General Litynski was born in Chicago and joined the Army in 1994. He has multiple advanced degrees and military awards over a career that has included tours in Iraq and Afghanistan, and has held a variety of active and reserve component command positions. He is now the commanding general of the 76th Operational Response Command in Salt Lake City.
After he returned from overseas in 2009, General Litynski said that his life at work seemed fine, but he would isolate himself in his basement when he returned home at night. “I didn’t do anything,” he said, other than “let time go by.”

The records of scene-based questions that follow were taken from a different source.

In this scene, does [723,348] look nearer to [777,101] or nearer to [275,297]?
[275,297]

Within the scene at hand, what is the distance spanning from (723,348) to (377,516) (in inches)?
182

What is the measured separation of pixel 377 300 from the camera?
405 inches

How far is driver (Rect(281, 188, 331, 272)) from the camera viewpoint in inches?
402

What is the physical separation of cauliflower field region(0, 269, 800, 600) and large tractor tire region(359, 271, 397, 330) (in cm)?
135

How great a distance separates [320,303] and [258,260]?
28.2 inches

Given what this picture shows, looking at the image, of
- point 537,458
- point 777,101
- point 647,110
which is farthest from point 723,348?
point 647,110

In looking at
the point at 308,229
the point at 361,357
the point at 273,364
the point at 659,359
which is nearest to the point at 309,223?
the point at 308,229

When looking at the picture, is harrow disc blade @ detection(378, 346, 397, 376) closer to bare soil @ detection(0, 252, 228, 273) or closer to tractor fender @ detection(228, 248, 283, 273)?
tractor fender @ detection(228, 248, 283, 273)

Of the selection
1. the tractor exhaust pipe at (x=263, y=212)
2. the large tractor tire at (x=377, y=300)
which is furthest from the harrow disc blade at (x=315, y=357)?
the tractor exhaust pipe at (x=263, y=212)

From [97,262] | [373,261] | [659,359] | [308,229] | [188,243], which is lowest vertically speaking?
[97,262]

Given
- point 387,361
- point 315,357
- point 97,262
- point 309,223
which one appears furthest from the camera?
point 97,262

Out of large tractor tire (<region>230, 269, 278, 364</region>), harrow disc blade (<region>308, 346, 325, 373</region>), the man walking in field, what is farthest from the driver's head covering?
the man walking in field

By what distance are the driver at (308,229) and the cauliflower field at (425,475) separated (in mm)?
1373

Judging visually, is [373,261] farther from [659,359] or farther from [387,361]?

His few interactions with his family were generally stormy. When his wife, Jennifer, dented their minivan in a parking lot, he reacted by hitting the vehicle violently and repeatedly. “This was a 180-degree turn from who Ernie Litynski was,” he said.
In 2011, his wife said she had enough. “That is what sparked it for me. That moment in essence was an ultimatum, and rightly so,” General Litynski said.
He sought help and began to reflect on the troops he had seen die overseas and the death of his younger daughter from a rare genetic disease less than a year after she was born.
His psychiatrist at the Department of Veterans Affairs had an idea: Discuss his struggles with his unit at the time in Milwaukee in lieu of giving the usual PowerPoint on post-traumatic stress.
General Litynski worried that no one would understand and how it might affect his career. But ultimately, he said, “I went all in.”